* **Article**:

Friday, 27 October 2023

Hubble Captures a Galactic Dance

2 min read

Hubble Captures a Galactic Dance

Two spiral galaxies. Each glows brightly in the center, where a bar stretches from side to side. The upper one is rounder, and its arms form two thin rings. The lower galaxy is flatter and its arms make one outer ring; a dusty knot atop its upper arm marks out a third object. Gravity is pulling gas and dust together where the galaxies come close. A number of small galaxies surround them on a black background.
NASA’s Hubble Space Telescope captures the dance of interacting galaxies in Arp-Madore 2339-661 (NGC 7733, NGC 7734).
ESA/Hubble and NASA, J. Dalcanton, Dark Energy Survey/DOE/FNAL/NOIRLab/NSF/AURA; Acknowledgement: L. Shatz

This striking image from the NASA/ESA Hubble Space Telescope captures the interacting galaxy pair known as Arp-Madore 2339-661. The Arp-Madore catalog is a collection of peculiar galaxies, and this group’s particular peculiarity might be odder than first meets the eye, as there are three galaxies interacting here, not just two.

* **Written instruction**: Reproduce word for word the part of the Hubble article above that begins with the words containing "This striking image" and ends with "not just two.".

* **Data**:

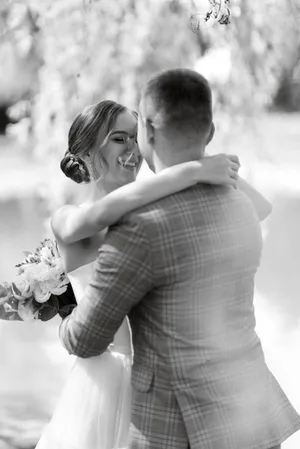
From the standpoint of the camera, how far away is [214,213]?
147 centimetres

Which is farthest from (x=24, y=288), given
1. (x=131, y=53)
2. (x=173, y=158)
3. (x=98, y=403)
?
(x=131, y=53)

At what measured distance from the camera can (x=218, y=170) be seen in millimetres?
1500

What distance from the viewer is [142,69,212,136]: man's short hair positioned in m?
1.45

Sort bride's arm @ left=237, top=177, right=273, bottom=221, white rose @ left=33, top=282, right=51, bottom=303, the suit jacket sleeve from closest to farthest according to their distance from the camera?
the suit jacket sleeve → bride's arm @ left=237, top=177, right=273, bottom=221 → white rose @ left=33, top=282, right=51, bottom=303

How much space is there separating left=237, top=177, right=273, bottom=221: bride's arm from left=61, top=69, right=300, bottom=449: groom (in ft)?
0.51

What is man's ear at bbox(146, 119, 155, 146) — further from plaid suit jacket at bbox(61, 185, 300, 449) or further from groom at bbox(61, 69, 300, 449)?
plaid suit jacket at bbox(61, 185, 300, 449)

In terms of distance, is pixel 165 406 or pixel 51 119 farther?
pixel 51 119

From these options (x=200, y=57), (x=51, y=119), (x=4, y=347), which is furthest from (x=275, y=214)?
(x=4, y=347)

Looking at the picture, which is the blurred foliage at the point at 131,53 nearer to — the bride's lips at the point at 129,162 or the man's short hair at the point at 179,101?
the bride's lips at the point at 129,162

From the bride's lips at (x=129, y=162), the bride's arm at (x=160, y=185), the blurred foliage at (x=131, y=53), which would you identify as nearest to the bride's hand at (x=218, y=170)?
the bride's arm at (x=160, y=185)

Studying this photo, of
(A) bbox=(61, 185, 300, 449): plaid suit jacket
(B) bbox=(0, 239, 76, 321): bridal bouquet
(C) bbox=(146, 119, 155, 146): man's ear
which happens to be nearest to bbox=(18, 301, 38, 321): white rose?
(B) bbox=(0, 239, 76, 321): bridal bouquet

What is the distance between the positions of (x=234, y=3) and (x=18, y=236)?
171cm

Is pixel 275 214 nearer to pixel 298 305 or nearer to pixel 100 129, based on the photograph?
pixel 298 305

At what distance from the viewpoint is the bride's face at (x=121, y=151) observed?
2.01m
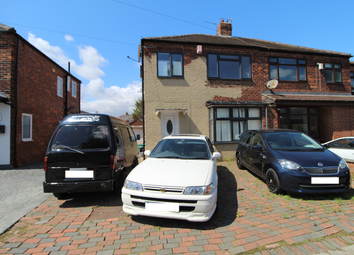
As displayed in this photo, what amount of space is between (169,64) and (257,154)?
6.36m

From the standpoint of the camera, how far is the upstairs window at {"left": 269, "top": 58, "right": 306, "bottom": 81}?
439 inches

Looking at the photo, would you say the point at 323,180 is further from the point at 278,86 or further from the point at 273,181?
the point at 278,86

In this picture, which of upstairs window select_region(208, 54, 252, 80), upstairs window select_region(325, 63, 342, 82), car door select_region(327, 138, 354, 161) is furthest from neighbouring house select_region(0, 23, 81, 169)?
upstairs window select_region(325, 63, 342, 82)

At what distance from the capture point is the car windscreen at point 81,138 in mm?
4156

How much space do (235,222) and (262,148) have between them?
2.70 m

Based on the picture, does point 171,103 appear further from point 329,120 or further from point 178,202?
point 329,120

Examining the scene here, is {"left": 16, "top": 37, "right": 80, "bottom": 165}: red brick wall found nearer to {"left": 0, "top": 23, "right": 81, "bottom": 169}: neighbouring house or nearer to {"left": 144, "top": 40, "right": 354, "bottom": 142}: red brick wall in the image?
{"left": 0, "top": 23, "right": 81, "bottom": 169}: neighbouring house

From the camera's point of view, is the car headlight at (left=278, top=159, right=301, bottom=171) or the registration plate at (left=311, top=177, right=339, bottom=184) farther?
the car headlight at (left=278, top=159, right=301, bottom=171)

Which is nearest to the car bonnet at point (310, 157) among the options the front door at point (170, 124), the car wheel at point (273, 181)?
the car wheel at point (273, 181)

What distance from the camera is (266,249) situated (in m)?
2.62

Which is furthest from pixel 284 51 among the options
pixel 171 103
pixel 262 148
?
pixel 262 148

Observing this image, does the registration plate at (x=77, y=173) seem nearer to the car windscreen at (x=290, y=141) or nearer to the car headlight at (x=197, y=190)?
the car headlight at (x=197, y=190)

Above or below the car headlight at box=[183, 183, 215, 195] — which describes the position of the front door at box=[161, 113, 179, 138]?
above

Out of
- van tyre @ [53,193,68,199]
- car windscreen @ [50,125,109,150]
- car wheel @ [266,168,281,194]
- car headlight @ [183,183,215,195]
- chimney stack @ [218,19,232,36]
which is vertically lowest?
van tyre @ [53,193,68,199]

* **Correct output**:
This striking image from the NASA/ESA Hubble Space Telescope captures the interacting galaxy pair known as Arp-Madore 2339-661. The Arp-Madore catalog is a collection of peculiar galaxies, and this group’s particular peculiarity might be odder than first meets the eye, as there are three galaxies interacting here, not just two.